*Required work:* In the ULLS patch discussion, what does the preamble of a migration job do in ULLS mode?

*Excerpt:*
== == ==
[RFC PATCH 0/8] ULLS for kernel submission of migration jobs

Tue Sep 17 14:39:01 UTC 2024

On Tue, Sep 17, 2024 at 08:59:10AM +0200, Thomas Hellström wrote:
> Hi, Matt
> 
> On Mon, 2024-09-16 at 13:55 +0000, Matthew Brost wrote:
> > On Mon, Aug 12, 2024 at 05:26:26PM +0000, Matthew Brost wrote:
> > > On Mon, Aug 12, 2024 at 10:53:01AM +0200, Thomas Hellström wrote:
> > > > Hi, Matt,
> > > > 
> > > > On Sun, 2024-08-11 at 19:47 -0700, Matthew Brost wrote:
> > > > > Ultra low latency for kernel submission of migration jobs.
> > > > > 
> > > > > The basic idea is that faults (CPU or GPU) typically depend on
> > > > > migration
> > > > > jobs. Faults should be addressed as quickly as possible, but
> > > > > context
> > > > > switches via GuC on hardware are slow. To avoid context
> > > > > switches,
> > > > > perform ULLS in the kernel for migration jobs on discrete
> > > > > faulting
> > > > > devices with an LR VM open.
> > > > > 
> > > > > This is implemented by switching the migration layer to ULLS
> > > > > mode
> > > > > upon
> > > > > opening an LR VM. In ULLS mode, migration jobs have a preamble
> > > > > and
> > > > > postamble: the preamble clears the current semaphore value, and
> > > > > the
> > > > > postamble waits for the next semaphore value. Each job
> > > > > submission
> > > > > sets
> > > > > the current semaphore in memory, bypassing the GuC. The net
> > > > > effect is
> > > > > that the migration execution queue never gets switched off the
> > > > > hardware
> > > > > while an LR VM is open.
== == ==
*Provided information:*
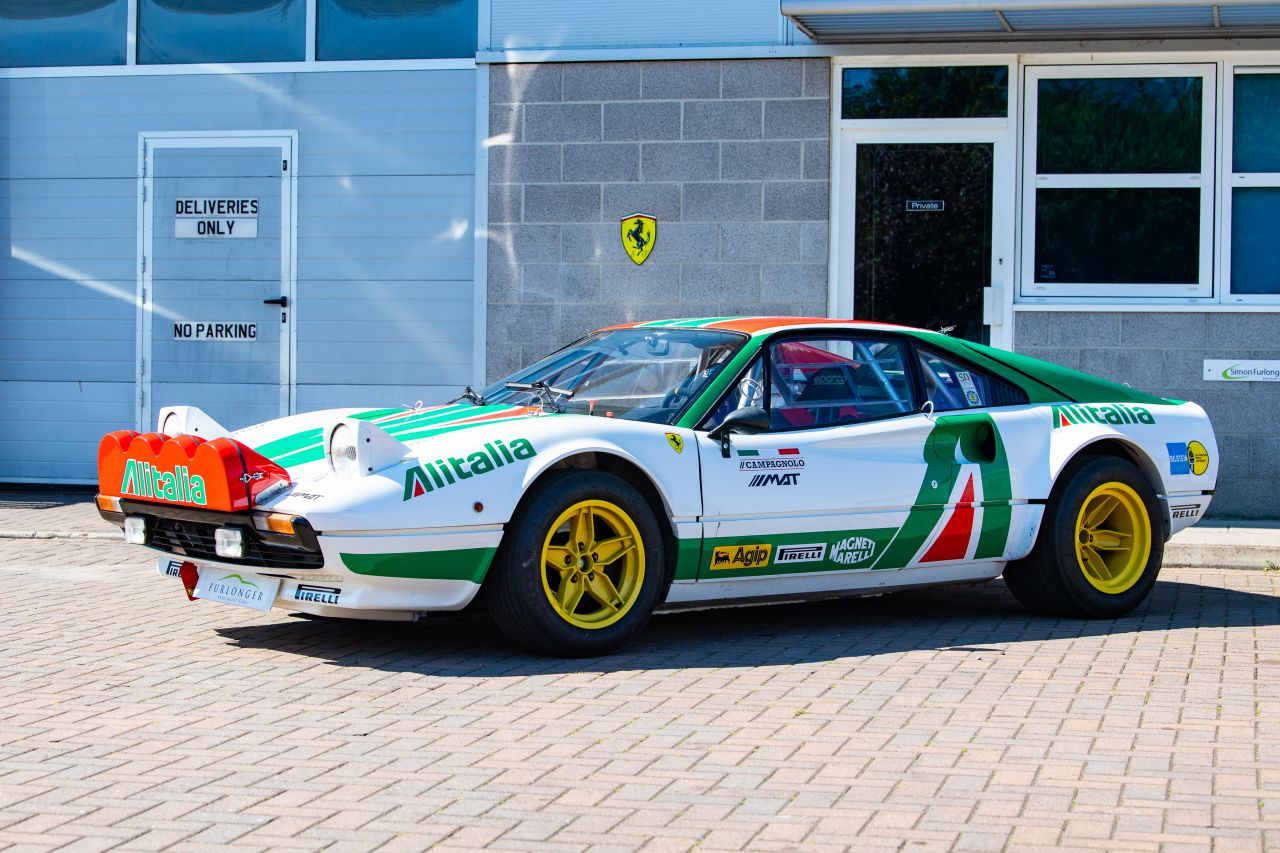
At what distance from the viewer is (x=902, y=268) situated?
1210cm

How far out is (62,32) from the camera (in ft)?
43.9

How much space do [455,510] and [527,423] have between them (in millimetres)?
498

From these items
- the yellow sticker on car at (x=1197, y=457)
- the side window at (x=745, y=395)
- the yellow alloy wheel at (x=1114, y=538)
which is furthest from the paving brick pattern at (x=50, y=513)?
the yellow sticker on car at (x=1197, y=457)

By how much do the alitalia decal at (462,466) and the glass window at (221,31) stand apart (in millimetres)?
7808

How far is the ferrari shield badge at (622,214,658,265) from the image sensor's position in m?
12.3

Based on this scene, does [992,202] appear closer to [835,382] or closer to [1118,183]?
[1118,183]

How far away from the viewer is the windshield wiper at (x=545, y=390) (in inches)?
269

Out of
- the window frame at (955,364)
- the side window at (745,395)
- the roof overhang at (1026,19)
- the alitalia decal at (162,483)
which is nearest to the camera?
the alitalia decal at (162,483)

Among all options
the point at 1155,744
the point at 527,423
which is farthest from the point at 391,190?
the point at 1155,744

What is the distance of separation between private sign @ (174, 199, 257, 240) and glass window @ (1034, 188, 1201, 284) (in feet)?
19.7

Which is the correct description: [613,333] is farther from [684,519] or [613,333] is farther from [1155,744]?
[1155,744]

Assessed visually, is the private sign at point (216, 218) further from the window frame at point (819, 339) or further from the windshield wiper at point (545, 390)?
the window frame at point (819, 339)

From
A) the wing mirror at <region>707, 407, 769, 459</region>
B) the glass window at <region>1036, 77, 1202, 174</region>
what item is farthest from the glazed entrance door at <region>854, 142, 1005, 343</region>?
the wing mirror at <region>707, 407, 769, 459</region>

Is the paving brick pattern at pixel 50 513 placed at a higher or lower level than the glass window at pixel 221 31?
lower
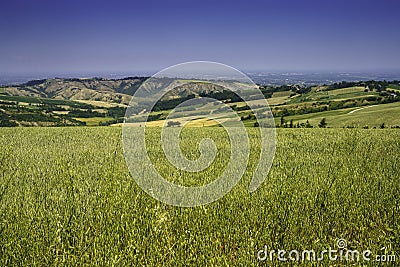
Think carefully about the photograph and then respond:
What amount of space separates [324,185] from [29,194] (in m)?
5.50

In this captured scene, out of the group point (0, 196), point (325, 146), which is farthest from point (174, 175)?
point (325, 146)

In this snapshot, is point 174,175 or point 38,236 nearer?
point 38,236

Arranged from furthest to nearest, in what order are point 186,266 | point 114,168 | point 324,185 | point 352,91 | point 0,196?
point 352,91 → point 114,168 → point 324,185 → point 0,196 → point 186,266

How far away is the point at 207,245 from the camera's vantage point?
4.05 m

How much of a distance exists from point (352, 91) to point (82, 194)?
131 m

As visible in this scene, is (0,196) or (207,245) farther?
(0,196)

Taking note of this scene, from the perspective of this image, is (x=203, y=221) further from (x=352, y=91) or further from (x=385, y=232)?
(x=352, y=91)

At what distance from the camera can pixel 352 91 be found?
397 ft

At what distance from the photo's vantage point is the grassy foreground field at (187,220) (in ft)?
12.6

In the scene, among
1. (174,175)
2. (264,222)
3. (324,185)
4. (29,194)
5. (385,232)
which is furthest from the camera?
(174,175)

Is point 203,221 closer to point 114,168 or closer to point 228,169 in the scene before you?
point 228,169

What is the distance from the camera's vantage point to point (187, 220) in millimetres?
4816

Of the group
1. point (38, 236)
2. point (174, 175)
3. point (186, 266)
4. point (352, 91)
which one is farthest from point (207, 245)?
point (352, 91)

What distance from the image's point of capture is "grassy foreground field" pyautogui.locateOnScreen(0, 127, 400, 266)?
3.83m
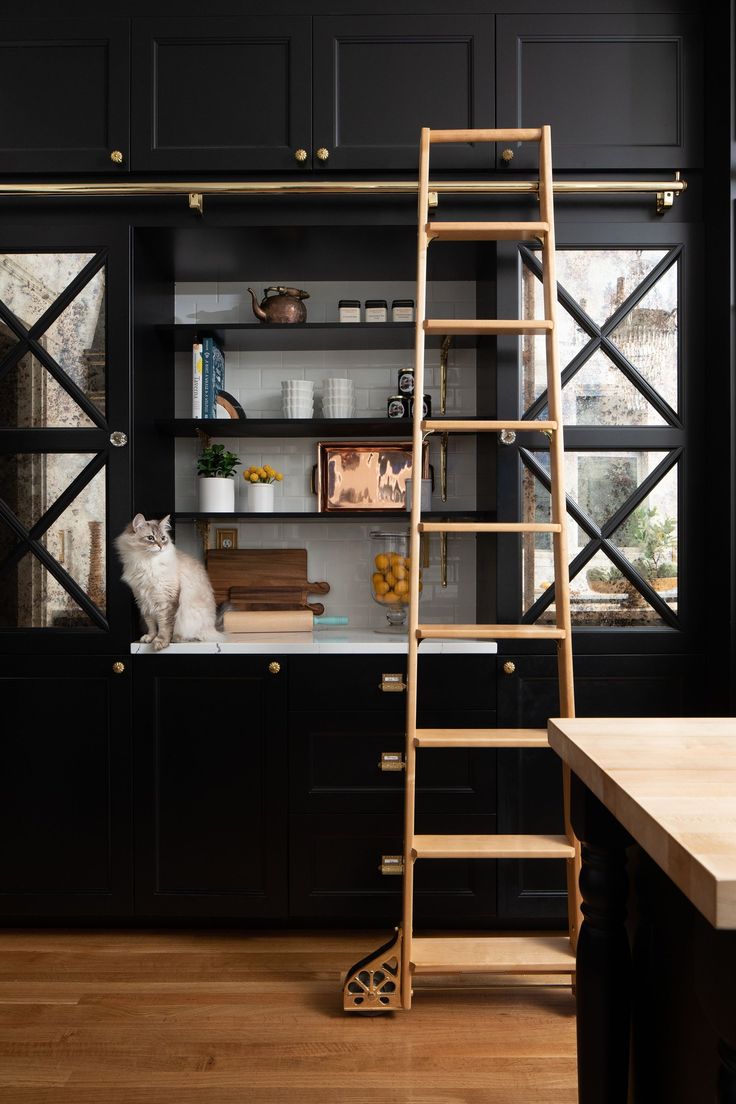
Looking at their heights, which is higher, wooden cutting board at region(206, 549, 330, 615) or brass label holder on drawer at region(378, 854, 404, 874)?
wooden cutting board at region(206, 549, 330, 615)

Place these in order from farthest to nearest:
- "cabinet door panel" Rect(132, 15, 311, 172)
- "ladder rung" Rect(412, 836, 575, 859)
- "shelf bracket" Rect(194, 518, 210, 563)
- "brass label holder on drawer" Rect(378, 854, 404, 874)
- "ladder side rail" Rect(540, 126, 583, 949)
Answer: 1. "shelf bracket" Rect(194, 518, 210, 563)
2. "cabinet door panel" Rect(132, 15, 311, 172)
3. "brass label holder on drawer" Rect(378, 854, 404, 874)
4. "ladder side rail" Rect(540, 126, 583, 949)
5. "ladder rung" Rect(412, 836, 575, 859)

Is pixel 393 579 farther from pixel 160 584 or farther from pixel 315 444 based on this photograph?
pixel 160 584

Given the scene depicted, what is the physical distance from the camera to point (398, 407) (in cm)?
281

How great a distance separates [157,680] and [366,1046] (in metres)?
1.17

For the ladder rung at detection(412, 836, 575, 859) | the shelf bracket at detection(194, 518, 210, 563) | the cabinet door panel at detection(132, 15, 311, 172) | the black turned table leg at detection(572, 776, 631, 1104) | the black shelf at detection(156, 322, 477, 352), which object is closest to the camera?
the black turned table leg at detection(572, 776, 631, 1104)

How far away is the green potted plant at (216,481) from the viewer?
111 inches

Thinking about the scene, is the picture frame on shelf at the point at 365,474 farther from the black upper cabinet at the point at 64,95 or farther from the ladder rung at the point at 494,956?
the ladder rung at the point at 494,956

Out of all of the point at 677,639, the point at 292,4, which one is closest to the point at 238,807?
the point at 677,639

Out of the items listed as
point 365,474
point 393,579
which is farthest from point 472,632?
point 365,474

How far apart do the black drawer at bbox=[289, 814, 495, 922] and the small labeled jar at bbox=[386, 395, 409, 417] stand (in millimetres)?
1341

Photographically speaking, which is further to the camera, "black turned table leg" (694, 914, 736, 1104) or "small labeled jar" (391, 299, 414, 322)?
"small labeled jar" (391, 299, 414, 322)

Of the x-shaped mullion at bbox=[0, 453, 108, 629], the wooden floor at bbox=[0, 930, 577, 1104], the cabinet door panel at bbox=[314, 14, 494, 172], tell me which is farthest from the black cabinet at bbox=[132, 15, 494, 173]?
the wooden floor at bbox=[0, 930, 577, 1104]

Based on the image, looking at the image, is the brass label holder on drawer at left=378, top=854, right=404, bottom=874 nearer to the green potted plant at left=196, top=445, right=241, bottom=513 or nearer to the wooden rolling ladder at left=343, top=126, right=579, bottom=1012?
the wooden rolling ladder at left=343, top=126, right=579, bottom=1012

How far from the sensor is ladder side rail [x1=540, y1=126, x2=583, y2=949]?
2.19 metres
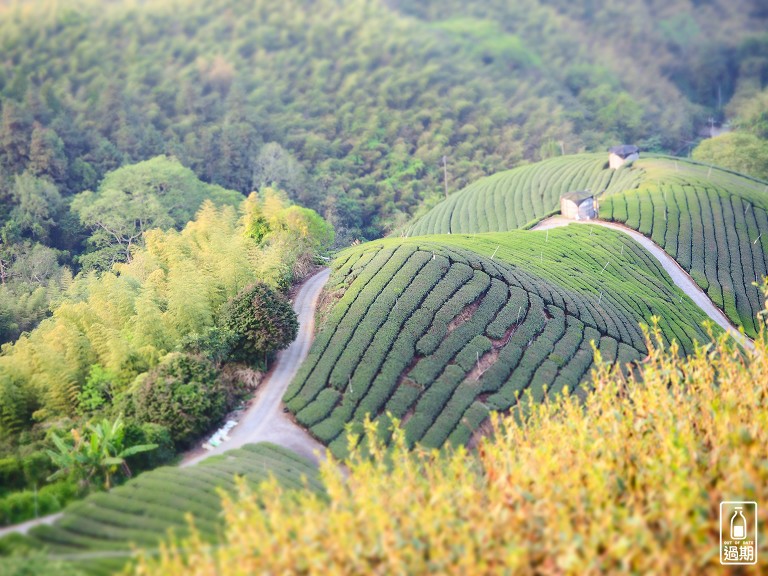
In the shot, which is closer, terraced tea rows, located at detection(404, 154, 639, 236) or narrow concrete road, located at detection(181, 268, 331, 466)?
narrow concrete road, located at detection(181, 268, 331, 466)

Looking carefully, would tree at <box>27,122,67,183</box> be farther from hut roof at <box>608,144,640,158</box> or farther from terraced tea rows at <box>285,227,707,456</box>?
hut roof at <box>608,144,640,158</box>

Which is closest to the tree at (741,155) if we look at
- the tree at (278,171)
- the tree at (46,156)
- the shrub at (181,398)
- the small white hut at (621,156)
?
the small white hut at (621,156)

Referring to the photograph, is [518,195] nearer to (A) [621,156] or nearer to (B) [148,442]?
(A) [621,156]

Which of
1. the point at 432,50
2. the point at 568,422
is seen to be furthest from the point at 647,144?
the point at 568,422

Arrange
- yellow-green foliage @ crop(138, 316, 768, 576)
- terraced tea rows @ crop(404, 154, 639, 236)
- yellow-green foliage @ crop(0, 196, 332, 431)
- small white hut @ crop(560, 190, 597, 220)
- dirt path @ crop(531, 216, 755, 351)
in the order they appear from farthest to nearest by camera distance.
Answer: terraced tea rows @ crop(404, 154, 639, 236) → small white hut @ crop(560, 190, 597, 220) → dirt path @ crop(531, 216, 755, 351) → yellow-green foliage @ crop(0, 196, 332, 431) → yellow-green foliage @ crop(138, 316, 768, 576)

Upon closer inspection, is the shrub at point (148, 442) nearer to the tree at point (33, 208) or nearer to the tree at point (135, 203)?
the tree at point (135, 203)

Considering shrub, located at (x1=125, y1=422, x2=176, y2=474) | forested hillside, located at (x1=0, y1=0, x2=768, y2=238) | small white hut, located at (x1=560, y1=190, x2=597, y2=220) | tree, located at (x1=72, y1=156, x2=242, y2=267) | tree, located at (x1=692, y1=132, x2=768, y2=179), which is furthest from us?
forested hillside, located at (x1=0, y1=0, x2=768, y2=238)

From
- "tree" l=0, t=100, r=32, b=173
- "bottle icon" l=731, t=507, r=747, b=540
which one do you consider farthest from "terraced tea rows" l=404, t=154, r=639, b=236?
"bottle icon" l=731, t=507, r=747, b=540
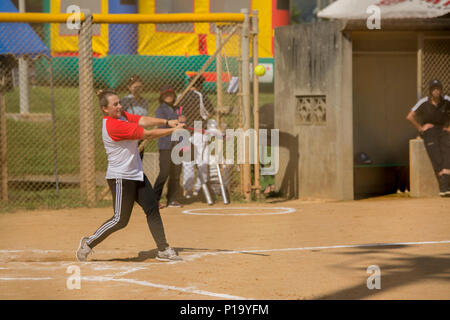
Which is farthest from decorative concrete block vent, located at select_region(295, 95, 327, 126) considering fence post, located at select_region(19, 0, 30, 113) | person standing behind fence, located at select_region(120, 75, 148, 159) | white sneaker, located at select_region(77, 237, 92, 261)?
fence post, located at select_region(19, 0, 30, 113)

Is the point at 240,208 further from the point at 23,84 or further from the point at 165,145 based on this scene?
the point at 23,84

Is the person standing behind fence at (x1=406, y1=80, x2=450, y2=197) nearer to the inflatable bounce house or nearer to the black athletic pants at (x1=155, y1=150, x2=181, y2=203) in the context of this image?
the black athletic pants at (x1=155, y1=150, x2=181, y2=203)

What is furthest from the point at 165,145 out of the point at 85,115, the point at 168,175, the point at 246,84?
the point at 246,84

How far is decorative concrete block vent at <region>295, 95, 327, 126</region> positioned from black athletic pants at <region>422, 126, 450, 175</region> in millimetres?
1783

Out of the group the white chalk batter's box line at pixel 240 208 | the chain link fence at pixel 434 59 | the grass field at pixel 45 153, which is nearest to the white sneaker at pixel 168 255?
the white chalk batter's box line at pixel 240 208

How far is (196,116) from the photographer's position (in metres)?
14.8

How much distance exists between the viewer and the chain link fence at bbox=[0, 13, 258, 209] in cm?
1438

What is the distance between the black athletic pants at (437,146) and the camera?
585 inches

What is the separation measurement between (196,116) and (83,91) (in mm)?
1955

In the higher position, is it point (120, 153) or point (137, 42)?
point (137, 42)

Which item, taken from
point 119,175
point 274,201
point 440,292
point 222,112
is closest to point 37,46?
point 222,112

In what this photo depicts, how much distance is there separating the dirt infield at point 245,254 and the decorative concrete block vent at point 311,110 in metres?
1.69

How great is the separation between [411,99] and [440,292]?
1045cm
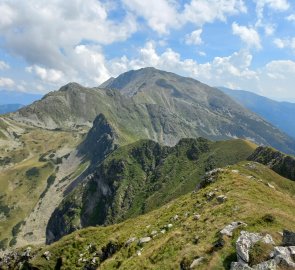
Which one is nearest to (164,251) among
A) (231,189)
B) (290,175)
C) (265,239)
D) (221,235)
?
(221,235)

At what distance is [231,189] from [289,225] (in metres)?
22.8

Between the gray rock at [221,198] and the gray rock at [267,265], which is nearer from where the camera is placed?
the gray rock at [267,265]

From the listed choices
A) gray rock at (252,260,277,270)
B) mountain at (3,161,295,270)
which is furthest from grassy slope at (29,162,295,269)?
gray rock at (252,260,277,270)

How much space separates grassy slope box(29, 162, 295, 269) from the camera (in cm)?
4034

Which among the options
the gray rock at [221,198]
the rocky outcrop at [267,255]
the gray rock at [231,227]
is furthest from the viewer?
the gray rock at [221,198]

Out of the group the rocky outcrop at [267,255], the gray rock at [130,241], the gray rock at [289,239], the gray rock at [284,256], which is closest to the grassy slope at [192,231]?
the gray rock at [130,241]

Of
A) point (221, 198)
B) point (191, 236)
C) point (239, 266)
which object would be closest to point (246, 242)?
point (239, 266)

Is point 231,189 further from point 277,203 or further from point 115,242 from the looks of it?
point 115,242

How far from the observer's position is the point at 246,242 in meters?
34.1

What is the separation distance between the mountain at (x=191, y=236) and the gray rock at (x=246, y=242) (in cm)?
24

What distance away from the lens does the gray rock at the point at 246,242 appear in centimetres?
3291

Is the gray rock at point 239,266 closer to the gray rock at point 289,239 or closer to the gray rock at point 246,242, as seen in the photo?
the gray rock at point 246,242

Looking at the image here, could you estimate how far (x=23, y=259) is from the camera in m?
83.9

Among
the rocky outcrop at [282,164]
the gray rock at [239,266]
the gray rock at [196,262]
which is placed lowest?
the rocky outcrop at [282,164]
== == ==
*Output below:* It clears the current semaphore value.